If these are symphonies which need to be driven – made to come alive, rather than expected to leap off the page – that is no more than can be said of their great Schubertian inspiration.  The Fourth won Tovey’s admiration in that it is through-composed as one seamless development of revolutionary originality.

What they lack is Schubert’s clarity of instrumentation and thinking.  External compromise seems to be the reason, since if Schumann’s efforts to reorchestrate his first throughts invariably make them more opaque than before, they do make inner parts louder and easier to play when attempted by inept orchestras and conductors.  He had experience of both.  Mahler reorchestrated the cycle, domesticating it and failing to restore a declining reputation.  Yet there is a great deal here to do away with the myth of Schumann’s final years being those of unmitigated decline.

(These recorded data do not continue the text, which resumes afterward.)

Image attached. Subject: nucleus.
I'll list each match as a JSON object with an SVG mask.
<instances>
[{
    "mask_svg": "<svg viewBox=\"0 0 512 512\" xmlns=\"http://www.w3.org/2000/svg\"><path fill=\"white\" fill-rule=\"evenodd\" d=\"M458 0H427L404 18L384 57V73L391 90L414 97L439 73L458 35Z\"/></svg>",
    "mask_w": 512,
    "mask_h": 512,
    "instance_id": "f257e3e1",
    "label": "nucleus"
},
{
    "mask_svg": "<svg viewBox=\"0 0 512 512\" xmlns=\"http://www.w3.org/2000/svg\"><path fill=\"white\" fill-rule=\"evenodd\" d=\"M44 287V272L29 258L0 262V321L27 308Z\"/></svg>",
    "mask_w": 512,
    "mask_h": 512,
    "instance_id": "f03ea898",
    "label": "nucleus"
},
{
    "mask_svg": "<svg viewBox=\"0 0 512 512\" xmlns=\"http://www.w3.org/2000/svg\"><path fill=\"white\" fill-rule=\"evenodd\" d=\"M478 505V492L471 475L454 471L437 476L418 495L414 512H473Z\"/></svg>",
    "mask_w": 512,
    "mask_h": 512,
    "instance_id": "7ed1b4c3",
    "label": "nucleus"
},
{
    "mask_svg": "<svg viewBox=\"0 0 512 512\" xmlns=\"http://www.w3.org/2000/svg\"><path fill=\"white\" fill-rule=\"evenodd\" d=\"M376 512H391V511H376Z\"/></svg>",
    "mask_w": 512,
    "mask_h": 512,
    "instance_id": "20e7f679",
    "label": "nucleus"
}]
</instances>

Staatskapelle Dresden; Sawallisch EMI CMS 7 64815 2 (two discs: price code 3)

Berlin Philharmonic Orchestra; Karajan DG 429 672-2 (two discs: medium price)

Honours are divided between these two, for Sawallisch’s pace and Karajan’s characterisation of episodes each brings rewards.  Unfortunate that the BPO’s interpretation of the first and most famous symphony is so eclipsed by Sawallisch’s euphoric vitality, for Karajan gives No 2 a reading of real stature, a breadth and grip that makes you wonder at the work’s neglect and creates a slow movement worthy of Bruckner.  In the Fourth Sawallisch moves like a fast wave, whilst Karajan gathers paced resources towards an inexorable climax.  In the end Sawallisch’s sweeping imagination is irresistible – and if the recording sounds like something held in a cavernous bathroom, it comes up cleanly enough.